A cidade do Rio de Janeiro prepara-se para sediar a 31ª edição da Parada do Orgulho LGBTI+ (Lésbicas, Gays, Bissexuais, Travestis, Transexuais e Transgêneros, Intersexuais e outras identidades de gênero e orientações sexuais) no dia 22 de novembro. Com o tema “Reconhecemos justa toda forma de amor e de existência”, o evento, que tradicionalmente ocupa a orla da Praia de Copacabana, promete ser um marco na celebração das conquistas da comunidade e na conscientização sobre os desafios que ainda persistem.
Entre a Celebração das Conquistas e a Agenda Política
O tema escolhido para 2026 reflete um olhar atento sobre os avanços alcançados pela comunidade LGBTI+ no Brasil. Dentre eles, destacam-se os 15 anos de reconhecimento da união civil entre casais homoafetivos, a criminalização da LGBTfobia e o direito fundamental de pessoas transexuais e travestis à retificação de nome. Para Claudio Nascimento, presidente do Grupo Arco-Íris de Cidadania LGBTI+, entidade responsável pela organização da Parada, o evento busca equilibrar a celebração dessas vitórias com a necessária manutenção das reivindicações políticas. O ativista enfatiza que o objetivo primordial é celebrar as existências, ao mesmo tempo em que se denuncia o preconceito e se exige a formulação de políticas públicas.

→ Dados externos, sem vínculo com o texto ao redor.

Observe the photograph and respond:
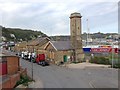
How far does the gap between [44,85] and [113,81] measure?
8533 mm

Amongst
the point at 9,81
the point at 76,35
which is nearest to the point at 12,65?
the point at 9,81

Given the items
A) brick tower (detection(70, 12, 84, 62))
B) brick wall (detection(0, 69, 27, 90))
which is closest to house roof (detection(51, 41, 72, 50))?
brick tower (detection(70, 12, 84, 62))

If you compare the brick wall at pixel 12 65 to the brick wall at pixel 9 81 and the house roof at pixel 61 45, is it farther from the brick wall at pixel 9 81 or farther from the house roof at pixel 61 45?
the house roof at pixel 61 45

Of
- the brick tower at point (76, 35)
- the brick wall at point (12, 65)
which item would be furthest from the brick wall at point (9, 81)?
the brick tower at point (76, 35)

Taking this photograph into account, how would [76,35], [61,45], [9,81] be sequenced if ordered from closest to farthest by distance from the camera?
[9,81]
[61,45]
[76,35]

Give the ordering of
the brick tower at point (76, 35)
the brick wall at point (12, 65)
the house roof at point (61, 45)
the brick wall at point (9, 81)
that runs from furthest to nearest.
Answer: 1. the brick tower at point (76, 35)
2. the house roof at point (61, 45)
3. the brick wall at point (12, 65)
4. the brick wall at point (9, 81)

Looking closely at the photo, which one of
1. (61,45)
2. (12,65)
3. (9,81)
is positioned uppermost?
(61,45)

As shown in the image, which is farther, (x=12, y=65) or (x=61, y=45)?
(x=61, y=45)

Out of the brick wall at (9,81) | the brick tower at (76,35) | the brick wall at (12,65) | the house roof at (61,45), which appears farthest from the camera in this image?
the brick tower at (76,35)

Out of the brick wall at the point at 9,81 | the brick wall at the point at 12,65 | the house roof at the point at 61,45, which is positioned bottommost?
the brick wall at the point at 9,81

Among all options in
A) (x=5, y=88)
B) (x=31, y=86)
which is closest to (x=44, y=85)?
(x=31, y=86)

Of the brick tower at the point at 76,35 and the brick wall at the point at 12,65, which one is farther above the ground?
the brick tower at the point at 76,35

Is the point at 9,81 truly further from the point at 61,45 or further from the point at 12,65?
the point at 61,45

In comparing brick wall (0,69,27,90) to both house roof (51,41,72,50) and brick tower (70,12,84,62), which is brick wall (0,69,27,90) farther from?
brick tower (70,12,84,62)
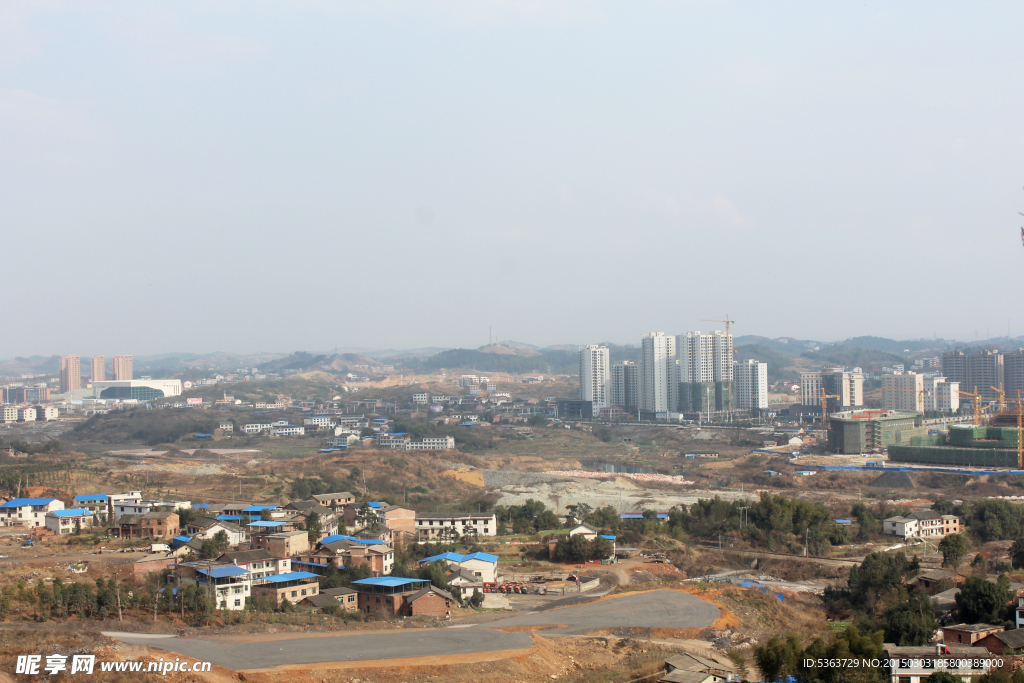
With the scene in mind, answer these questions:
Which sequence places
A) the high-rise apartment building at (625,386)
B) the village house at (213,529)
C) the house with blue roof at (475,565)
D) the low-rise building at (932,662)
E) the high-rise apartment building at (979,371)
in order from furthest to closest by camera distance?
the high-rise apartment building at (979,371) < the high-rise apartment building at (625,386) < the village house at (213,529) < the house with blue roof at (475,565) < the low-rise building at (932,662)

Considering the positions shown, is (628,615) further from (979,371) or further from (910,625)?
(979,371)

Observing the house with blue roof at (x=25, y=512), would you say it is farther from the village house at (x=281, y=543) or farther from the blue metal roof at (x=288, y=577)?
the blue metal roof at (x=288, y=577)

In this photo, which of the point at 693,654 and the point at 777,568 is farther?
the point at 777,568

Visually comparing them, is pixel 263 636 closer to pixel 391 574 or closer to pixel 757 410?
pixel 391 574

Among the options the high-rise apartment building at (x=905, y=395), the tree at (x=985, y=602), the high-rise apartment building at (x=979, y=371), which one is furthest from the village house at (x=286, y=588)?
the high-rise apartment building at (x=979, y=371)

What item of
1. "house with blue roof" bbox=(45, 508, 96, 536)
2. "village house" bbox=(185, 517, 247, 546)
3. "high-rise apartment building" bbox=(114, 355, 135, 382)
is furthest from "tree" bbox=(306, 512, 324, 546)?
"high-rise apartment building" bbox=(114, 355, 135, 382)

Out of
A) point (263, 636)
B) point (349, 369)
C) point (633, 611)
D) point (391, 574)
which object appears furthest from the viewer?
point (349, 369)

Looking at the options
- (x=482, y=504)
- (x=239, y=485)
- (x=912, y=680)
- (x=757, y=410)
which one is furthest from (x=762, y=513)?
(x=757, y=410)
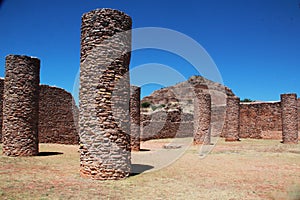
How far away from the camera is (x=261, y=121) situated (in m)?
27.4

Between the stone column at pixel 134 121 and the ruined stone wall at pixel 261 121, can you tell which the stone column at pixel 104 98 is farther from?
the ruined stone wall at pixel 261 121

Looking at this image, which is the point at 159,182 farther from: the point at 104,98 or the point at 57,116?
the point at 57,116

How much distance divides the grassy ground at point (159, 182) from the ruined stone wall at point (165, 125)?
16.0m

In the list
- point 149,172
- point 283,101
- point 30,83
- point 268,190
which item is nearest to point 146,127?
point 283,101

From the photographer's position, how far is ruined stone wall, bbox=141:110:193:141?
27.1 metres

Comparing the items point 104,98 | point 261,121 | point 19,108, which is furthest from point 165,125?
point 104,98

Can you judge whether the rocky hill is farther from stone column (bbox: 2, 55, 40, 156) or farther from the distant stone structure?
stone column (bbox: 2, 55, 40, 156)

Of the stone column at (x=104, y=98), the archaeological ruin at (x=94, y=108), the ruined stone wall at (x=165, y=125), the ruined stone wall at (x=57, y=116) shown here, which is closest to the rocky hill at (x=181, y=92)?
the ruined stone wall at (x=165, y=125)

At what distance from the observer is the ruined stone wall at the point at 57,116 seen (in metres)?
16.9

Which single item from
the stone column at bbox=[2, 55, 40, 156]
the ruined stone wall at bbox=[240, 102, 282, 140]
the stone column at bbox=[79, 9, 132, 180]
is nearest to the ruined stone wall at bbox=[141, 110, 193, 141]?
the ruined stone wall at bbox=[240, 102, 282, 140]

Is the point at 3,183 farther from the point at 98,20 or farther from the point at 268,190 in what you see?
the point at 268,190

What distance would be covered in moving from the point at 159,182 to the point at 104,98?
8.79 feet

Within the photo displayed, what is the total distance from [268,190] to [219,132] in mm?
23868

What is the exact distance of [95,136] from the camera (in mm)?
8219
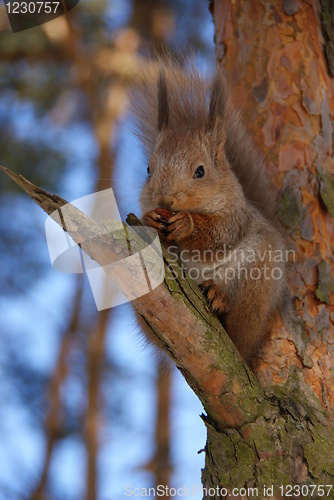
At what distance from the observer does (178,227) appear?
5.35ft

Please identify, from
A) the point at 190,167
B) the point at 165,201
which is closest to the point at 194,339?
the point at 165,201

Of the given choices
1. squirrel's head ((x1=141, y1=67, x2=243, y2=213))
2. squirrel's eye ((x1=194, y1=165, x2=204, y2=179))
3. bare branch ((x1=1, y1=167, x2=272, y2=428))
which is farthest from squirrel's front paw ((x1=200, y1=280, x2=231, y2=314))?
squirrel's eye ((x1=194, y1=165, x2=204, y2=179))

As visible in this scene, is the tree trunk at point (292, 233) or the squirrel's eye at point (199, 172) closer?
the tree trunk at point (292, 233)

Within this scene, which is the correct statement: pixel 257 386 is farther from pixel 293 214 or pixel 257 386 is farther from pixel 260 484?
pixel 293 214

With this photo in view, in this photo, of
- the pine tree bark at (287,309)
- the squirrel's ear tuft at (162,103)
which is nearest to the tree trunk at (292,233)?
the pine tree bark at (287,309)

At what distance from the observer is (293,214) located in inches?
80.6

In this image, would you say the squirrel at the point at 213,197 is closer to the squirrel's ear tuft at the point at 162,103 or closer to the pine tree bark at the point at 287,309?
the squirrel's ear tuft at the point at 162,103

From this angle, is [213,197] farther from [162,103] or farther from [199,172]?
[162,103]

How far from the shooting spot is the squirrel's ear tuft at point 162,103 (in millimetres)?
1932

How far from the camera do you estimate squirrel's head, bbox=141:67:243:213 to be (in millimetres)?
1787

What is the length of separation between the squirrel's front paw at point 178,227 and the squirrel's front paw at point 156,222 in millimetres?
15

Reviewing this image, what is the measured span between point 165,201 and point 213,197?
8.1 inches

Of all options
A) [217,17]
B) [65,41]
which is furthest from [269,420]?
[65,41]

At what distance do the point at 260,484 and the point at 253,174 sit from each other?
1.11 metres
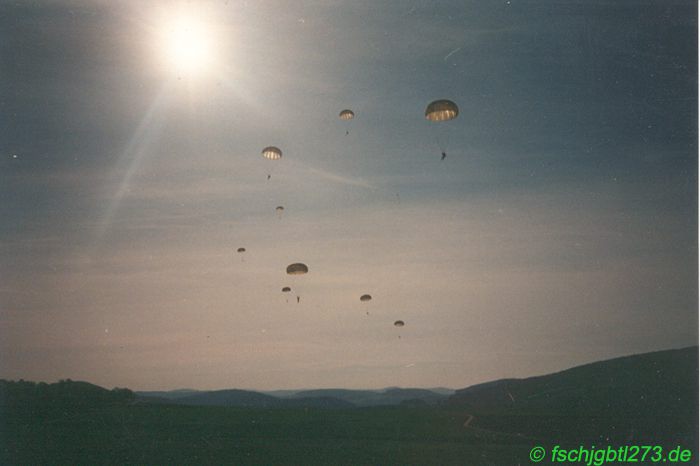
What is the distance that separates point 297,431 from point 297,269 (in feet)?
115

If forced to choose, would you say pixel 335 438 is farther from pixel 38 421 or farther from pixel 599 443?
pixel 38 421

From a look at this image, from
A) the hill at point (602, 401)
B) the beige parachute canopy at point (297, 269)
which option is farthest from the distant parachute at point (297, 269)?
the hill at point (602, 401)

Os Desafios Legislativos e a Dignidade Trans
Apesar das conquistas, a agenda de direitos da comunidade LGBTI+ ainda enfrenta obstáculos significativos, especialmente no âmbito legislativo. Claudio Nascimento pontua a omissão do Congresso Nacional em relação a uma lei que garanta plenamente o casamento homoafetivo, uma medida que asseguraria a legitimidade integral desse direito no país. Além disso, as reivindicações se estendem à proteção e dignidade das pessoas transexuais. O ativista destaca a importância de assegurar direitos básicos, como o uso de banheiros femininos por mulheres trans, frequentemente alvo de ataques de setores extremistas, e a garantia de acesso a trabalho, saúde e hormonoterapia. A luta por políticas públicas robustas para a população trans é uma bandeira central da Parada.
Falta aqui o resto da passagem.